Excerpt to read

Implementations for the ICLR-2021 paper: SEED: Self-supervised Distillation For Visual Representation.

Last update: Oct 23, 2022

Related tags

Overview

SEED

Implementations for the ICLR-2021 paper: SEED: Self-supervised Distillation For Visual Representation.

@Article{fang2020seed,
  author  = {Fang, Zhiyuan and Wang, Jianfeng and Wang, Lijuan and Zhang, Lei and Yang, Yezhou and Liu, Zicheng},
  title   = {SEED: Self-supervised Distillation For Visual Representation},
  journal = {International Conference on Learning Representations},
  year    = {2021},
}

Introduction

This paper is concerned with self-supervised learning for small models. The problem is motivated by our empirical studies that while the widely used contrastive self-supervised learning method has shown great progress on large model training, it does not work well for small models. To address this problem, we propose a new learning paradigm, named SElf-SupErvised Distillation (SEED), where we leverage a larger network (as Teacher) to transfer its representational knowledge into a smaller architecture (as Student) in a self-supervised fashion. Instead of directly learning from unlabeled data, we train a student encoder to mimic the similarity score distribution inferred by a teacher over a set of instances. We show that SEED dramatically boosts the performance of small networks on downstream tasks. Compared with self-supervised baselines, SEED improves the top-1 accuracy from 42.2% to 67.6% on EfficientNet-B0 and from 36.3% to 68.2% on MobileNetV3-Large on the ImageNet-1k dataset. SEED improves the ResNet-50 from 67.4% to 74.3% from the previous MoCo-V2 baseline.

Preperation

Note: This repository does not contain the ImageNet dataset building, please refer to MoCo-V2 for the enviromental setting & dataset preparation. Be careful if you use FaceBook's ImageNet dataset implementation as the provided dataloader here is to handle TSV ImageNet source.

Self-Supervised Distillation Training

SWAV's 400_ep ResNet-50 model as Teacher architecture for a Student EfficientNet-b1 model with multi-view strategies. Place the pre-trained checkpoint in ./output directory. Remember to change the parameter name in the checkpoint as some module provided by SimCLR, MoCo-V2 and SWAV are inconsistent with regular PyTorch implementations. Here we provide the pre-trained SWAV/MoCo-V2/SimCLR Pre-trained checkpoints, but all credits belong to them.

Provided information
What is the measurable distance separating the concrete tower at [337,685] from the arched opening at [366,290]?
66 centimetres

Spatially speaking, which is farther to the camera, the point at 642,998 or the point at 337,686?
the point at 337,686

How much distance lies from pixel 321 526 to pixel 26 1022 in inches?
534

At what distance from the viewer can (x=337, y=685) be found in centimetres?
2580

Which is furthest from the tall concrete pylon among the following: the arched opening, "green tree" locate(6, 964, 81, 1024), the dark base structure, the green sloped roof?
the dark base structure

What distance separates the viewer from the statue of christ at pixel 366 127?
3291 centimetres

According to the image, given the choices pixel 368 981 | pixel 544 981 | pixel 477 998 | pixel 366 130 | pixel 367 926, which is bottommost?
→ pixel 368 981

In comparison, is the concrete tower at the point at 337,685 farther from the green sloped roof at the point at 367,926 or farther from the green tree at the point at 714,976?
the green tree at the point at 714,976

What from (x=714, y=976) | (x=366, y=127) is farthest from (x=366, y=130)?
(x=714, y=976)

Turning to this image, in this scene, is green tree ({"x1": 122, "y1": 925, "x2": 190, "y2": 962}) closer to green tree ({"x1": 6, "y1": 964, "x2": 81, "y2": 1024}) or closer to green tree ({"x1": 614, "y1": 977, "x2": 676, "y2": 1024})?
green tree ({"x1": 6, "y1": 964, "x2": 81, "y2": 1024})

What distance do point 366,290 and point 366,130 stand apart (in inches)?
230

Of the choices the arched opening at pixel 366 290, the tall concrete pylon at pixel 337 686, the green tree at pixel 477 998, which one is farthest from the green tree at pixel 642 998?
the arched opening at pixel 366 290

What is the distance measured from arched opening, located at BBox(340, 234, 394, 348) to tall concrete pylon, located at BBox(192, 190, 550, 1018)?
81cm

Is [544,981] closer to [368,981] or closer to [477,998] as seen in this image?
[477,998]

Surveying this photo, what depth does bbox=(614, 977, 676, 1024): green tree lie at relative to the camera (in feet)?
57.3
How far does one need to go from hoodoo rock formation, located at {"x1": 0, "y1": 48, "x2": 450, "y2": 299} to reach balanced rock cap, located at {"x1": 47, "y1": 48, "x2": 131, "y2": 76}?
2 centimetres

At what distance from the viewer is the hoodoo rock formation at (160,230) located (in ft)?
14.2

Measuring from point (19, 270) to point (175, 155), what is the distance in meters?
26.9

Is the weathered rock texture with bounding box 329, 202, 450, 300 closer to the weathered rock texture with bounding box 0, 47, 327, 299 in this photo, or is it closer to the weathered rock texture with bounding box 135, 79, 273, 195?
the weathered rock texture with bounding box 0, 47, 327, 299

Tasks to carry out
**A.** From the SEED page, output the passage that runs from "Preperation" to "belong to them.".
**B.** Find every line of the records that contains the word "texture", and copy each of those lines.

Worked solutions
**A.**
Preperation

Note: This repository does not contain the ImageNet dataset building, please refer to MoCo-V2 for the enviromental setting & dataset preparation. Be careful if you use FaceBook's ImageNet dataset implementation as the provided dataloader here is to handle TSV ImageNet source.

Self-Supervised Distillation Training

SWAV's 400_ep ResNet-50 model as Teacher architecture for a Student EfficientNet-b1 model with multi-view strategies. Place the pre-trained checkpoint in ./output directory. Remember to change the parameter name in the checkpoint as some module provided by SimCLR, MoCo-V2 and SWAV are inconsistent with regular PyTorch implementations. Here we provide the pre-trained SWAV/MoCo-V2/SimCLR Pre-trained checkpoints, but all credits belong to them.

**B.**
Is the weathered rock texture with bounding box 329, 202, 450, 300 closer to the weathered rock texture with bounding box 0, 47, 327, 299 in this photo, or is it closer to the weathered rock texture with bounding box 135, 79, 273, 195?
the weathered rock texture with bounding box 0, 47, 327, 299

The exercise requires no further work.